Alcohol, like etiquette and manners, is a social lubricant.  It helps smooth the way when groups of people gather.  It can be at a race track, a restaraunt, or a random gathering on the street.  When people's inhibitions are reduced or voided entirely, the person that emerges is often closer to genuine than however they choose to present themselves at other times.  Assholes reveal themselves to be assholes.  Nice people treat others better and try to prevent fights between assholes.  Loud people can become louder, and sad people can become sadder. 

Alcohol, almost unique among chemical compounds, has been distilled by nearly every culture millenia past, even in isolation.  The Japanese have sake, Europeans beer and mead, and Amazonian and African tribes have drinks that will, almost literally, blow your mind.  The same way that primitive societies developed bread, they developed alcohol.

Why?

As soon as societies began to form enough to develop agriculture and villages, there existed enevitable friction.  You feel it every day, in the co-worker who you can't stand, the person on the street whose behavior annoys you in some inexplicable way.  People are different, and some will always annoy others.  This is a fact of humanity.

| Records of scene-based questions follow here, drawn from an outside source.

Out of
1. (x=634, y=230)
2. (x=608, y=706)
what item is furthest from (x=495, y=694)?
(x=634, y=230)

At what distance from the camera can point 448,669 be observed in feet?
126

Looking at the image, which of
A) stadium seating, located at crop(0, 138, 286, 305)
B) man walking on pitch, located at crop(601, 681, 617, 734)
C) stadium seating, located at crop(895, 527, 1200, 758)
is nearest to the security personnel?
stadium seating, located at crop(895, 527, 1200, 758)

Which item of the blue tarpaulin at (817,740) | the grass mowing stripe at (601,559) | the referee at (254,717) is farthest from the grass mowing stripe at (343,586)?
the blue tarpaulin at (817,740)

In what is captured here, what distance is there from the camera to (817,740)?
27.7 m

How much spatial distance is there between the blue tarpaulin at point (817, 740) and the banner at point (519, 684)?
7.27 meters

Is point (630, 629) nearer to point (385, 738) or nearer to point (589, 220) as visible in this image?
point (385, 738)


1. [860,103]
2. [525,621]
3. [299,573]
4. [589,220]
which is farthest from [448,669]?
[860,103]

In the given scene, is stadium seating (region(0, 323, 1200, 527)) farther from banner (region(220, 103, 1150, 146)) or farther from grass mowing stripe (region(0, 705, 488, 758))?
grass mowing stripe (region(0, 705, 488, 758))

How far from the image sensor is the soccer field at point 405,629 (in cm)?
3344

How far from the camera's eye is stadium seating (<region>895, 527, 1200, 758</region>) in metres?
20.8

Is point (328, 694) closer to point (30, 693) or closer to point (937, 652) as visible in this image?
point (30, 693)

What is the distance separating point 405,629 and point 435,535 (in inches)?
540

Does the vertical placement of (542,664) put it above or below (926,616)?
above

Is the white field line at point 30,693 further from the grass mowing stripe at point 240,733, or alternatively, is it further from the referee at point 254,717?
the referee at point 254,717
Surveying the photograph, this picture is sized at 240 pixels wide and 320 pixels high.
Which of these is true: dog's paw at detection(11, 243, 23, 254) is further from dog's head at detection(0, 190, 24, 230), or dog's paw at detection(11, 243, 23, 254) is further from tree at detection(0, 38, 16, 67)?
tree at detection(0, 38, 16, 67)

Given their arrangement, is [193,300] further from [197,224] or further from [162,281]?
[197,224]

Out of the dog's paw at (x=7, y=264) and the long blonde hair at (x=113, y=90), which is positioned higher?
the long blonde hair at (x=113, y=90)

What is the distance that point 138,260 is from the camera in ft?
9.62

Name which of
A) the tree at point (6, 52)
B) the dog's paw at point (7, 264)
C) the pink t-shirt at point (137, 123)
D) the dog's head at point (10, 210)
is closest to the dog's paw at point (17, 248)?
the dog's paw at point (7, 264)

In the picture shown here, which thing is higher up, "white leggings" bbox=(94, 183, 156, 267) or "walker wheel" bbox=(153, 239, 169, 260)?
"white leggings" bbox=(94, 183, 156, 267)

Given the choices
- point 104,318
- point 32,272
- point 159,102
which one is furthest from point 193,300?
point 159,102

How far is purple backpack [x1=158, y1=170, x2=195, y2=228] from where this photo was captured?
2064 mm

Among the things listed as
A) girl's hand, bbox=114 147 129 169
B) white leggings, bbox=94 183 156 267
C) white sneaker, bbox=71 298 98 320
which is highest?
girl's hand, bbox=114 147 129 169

So one day a baker puts too much water in his dough, and in frustration leaves the pot full, puts a lid on it, and puts in on a shelf.  He forgets about it, and a few months later a thirsty someone finds and drinks what remains.  He spends the rest of the day trying to figure out what the hell happened, and how he can make it happen again. The rest is history.  (As far as beer is concerned, mostly German history)

So these days it exists as it always has, a readliy available lubricant to take the edge off a hard day or a weird party. 

Without it, I imagine we would be one of two places.

Either we would have advanced to a level of technology and personal enlightenment that cannot even be fathomed by science fiction writers,

Or we would have long since murdered each other, unable to deal with a myriad of annoyances.

In conclusion, alcohol is an ingrained and, for better or worse, irremovable facet of our global society. 

And, particularly appropriately, I am writing this while slightly drunk.